Written instruction 1: Print everything in the ground rent article from "The Leasehold and" down to "their building themselves.", word for word.
Written instruction 2: Condense the paragraph of the ground rent article that opens with "The Leasehold and Freehold Bill" into a short bulleted list that keeps its main facts.
Written instruction 3: According to the ground rent article, how long has Propertymark been campaigning on the issue?

━━━━━ Selection

Propertymark wants Housing Secretary Michael Gove to continue with ground rent reforms for leaseholders following the launch of a consultation into this issue.  
The trade body has been campaigning for five years on the issue, most recently with the report Leasehold 2023: Has Anything Changed? showing agents experiencing difficulties with many facets of leasehold law. 
Gove’s options in the consultation include capping ground rents at a so called “peppercorn” rate for current leaseholders, pausing ground rents at current levels, and capping the ground rents at a percentage of the property value. 
Many leaseholders can be penalised by ground rent clauses in their leases which result in spiralling payments with no benefit in return, and can trigger issues for those who want to sell their properties. 
The Department for Levelling Up, Housing, and Communities will consult on five proposals to determine the best way forward to benefit leaseholders. These are: 
- Determining ground rents at a peppercorn; 

- Confirming a maximum financial value which ground rents could never exceed;  

- Capping ground rents at a percentage of the property value;  


- Restricting ground rent in existing leases to the original amount when the lease was granted; and 

- Pausing ground rent at current levels.  

Gove says: “People work hard to achieve the dream of homeownership. They plan, toil, sacrifice, save and should rightly be proud to get on the housing ladder.
“However, far too many are burdened with onerous ground rents – these punitive charges can leave some paying thousands of pounds a year for nothing in return.   
“Ground rent can feel like an annual reminder that you do not own the land your home stands on, that your lease on it is finite, and that there is a payment for the privilege of staying there.  
“Today we are taking further steps to right that wrong – consulting you, the public, about how best to change this system so leaseholders are not exploited any longer and can take back control of their own destiny.”  

The Leasehold and Freehold Bill – which will be introduced to Parliament shortly - will make it more affordable for people to extend their lease or buy their freehold; and to increase lease extension terms to provide people more security and peace of mind; will provide greater transparency over service charges and insurance commissions; and  make it simpler for people to manage their building themselves.   

Timothy Douglas, Head of Policy and Campaigns at Propertymark, says: “It is positive to see the UK Government getting on with the job of reforming the leasehold system and this consultation is the next step in this process.

━━━━━━━━━━
━━━━━ Records shown

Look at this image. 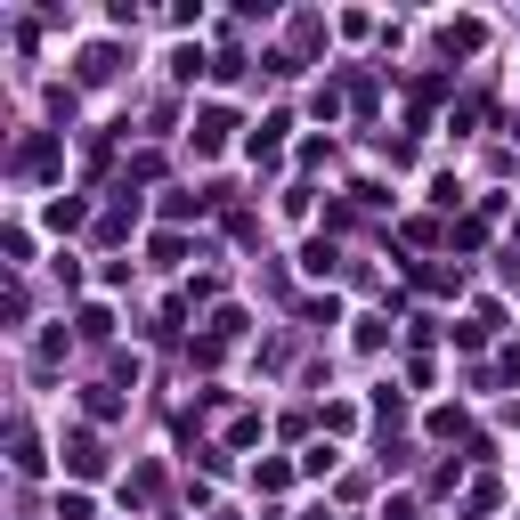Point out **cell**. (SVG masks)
Wrapping results in <instances>:
<instances>
[{"mask_svg":"<svg viewBox=\"0 0 520 520\" xmlns=\"http://www.w3.org/2000/svg\"><path fill=\"white\" fill-rule=\"evenodd\" d=\"M49 163H57V139H25V147H17V171H33V179H41Z\"/></svg>","mask_w":520,"mask_h":520,"instance_id":"6da1fadb","label":"cell"}]
</instances>
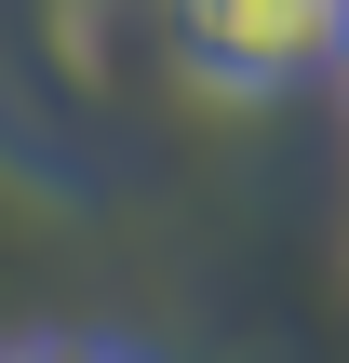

━━━━━━━━━━

Exercise solution 1:
The Leasehold and Freehold Bill – which will be introduced to Parliament shortly - will make it more affordable for people to extend their lease or buy their freehold; and to increase lease extension terms to provide people more security and peace of mind; will provide greater transparency over service charges and insurance commissions; and  make it simpler for people to manage their building themselves.

Exercise solution 2:
The Leasehold and Freehold Bill, soon to be introduced to Parliament, will:
- make extending a lease or buying the freehold more affordable
- increase lease extension terms for more security and peace of mind
- provide greater transparency over service charges and insurance commissions
- make it simpler for people to manage their building themselves

Exercise solution 3: Five years.